Perbaikan kondisi fiskal menjadi kunci utama di balik keputusan ini. Salah satu poin yang paling diapresiasi oleh S&P adalah keberhasilan pemerintah dalam menekan defisit Anggaran Pendapatan dan Belanja Negara (APBN). Sempat ada kekhawatiran defisit akan menyentuh batas atas yang diizinkan undang-undang, yakni 2,9 persen terhadap Produk Domestik Bruto (PDB). Namun, Laporan Keuangan Pemerintah Pusat (LKPP) terbaru menunjukkan realisasi defisit berada di angka 2,8 persen. Selain itu, tren pertumbuhan ekonomi pada triwulan keempat 2025 yang tercatat lebih solid dibanding periode sebelumnya menjadi bukti nyata bahwa aktivitas ekonomi nasional telah bergerak ke arah yang lebih positif dan resilien.

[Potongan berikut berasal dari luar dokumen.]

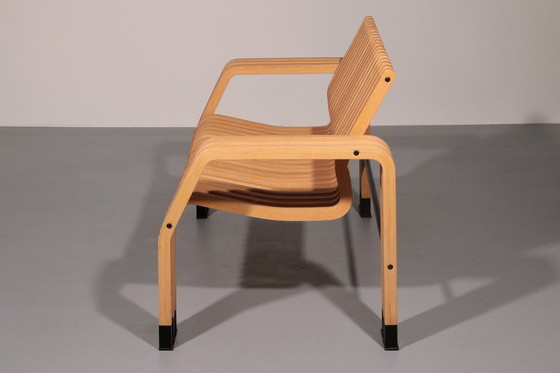 Image 1 of Banco "Scheletro" de Kari Asikainen, P. O. Korhonen Oy, Finlandia, años 80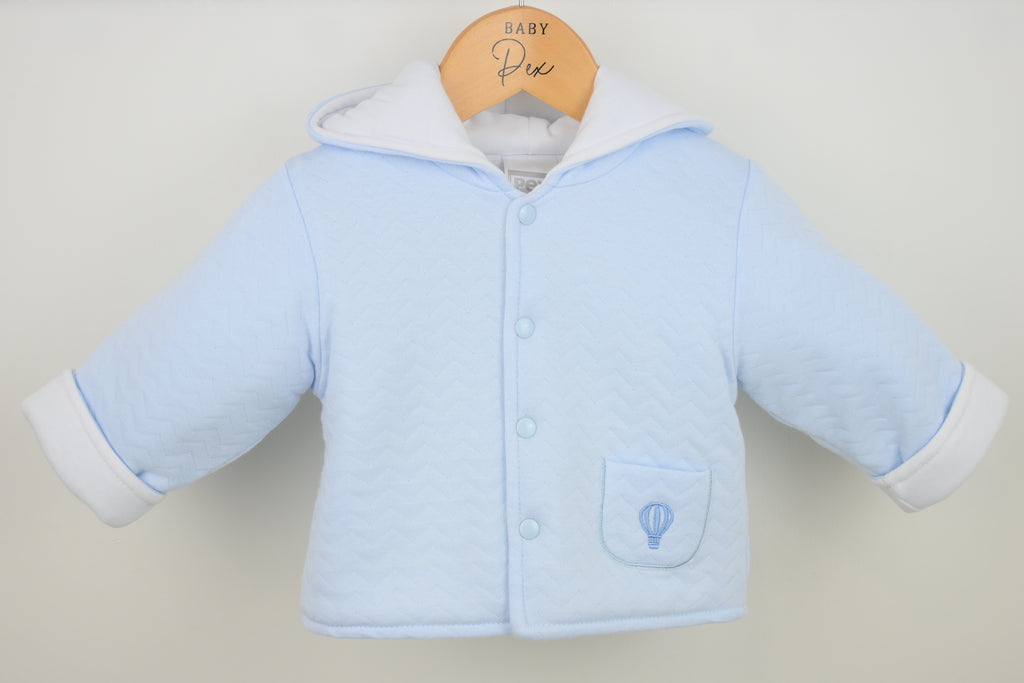 Blue Pex Pascal Jacket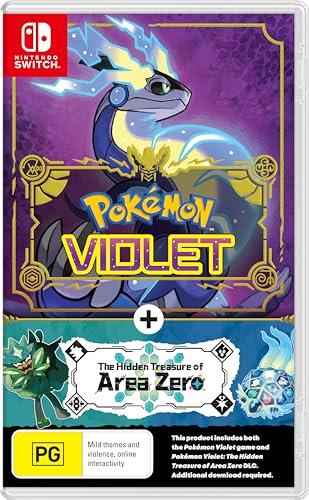 Pokémon Violet + The Hidden Treasure of Area Zero - Nintendo Switch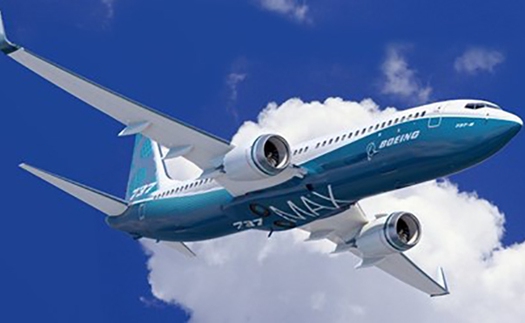 Boeing công bố đơn hàng mới với máy bay 737 MAX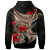 Samoa Custom Personalised Hoodie - Polynesian Tribal Tattoo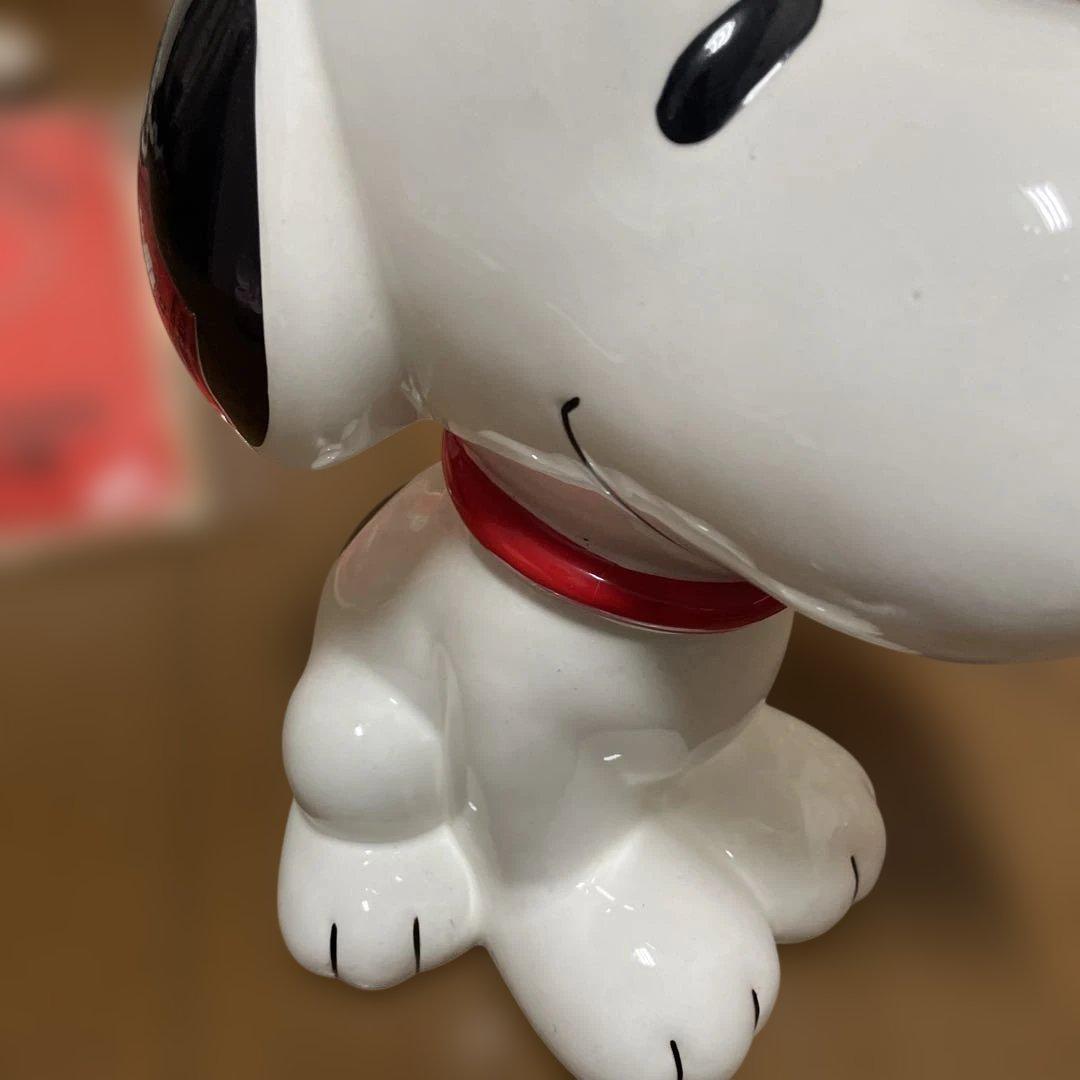 スヌーピー 陶器製フィギュア 約20cm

Menjelang penilaian resmi yang biasanya diumumkan pada Juli mendatang, tim S&P dijadwalkan akan melakukan kunjungan langsung ke Indonesia pada Juni 2026. Kunjungan ini akan menjadi momen pembuktian lebih lanjut bagi pemerintah untuk menunjukkan komitmen disiplin fiskal dan ketahanan ekonomi di tengah dinamika global. Ke depan, konsistensi dalam menjaga rasio defisit dan pengelolaan belanja negara yang akuntabel akan tetap menjadi ujian berat bagi kabinet, mengingat tantangan global yang masih sangat cair. Jika pemerintah mampu mempertahankan disiplin ini, bukan tidak mungkin Indonesia dapat terus menjaga peringkat investasi yang solid, yang pada akhirnya akan menjadi fondasi utama dalam menjaga stabilitas ekonomi bagi seluruh lapisan masyarakat.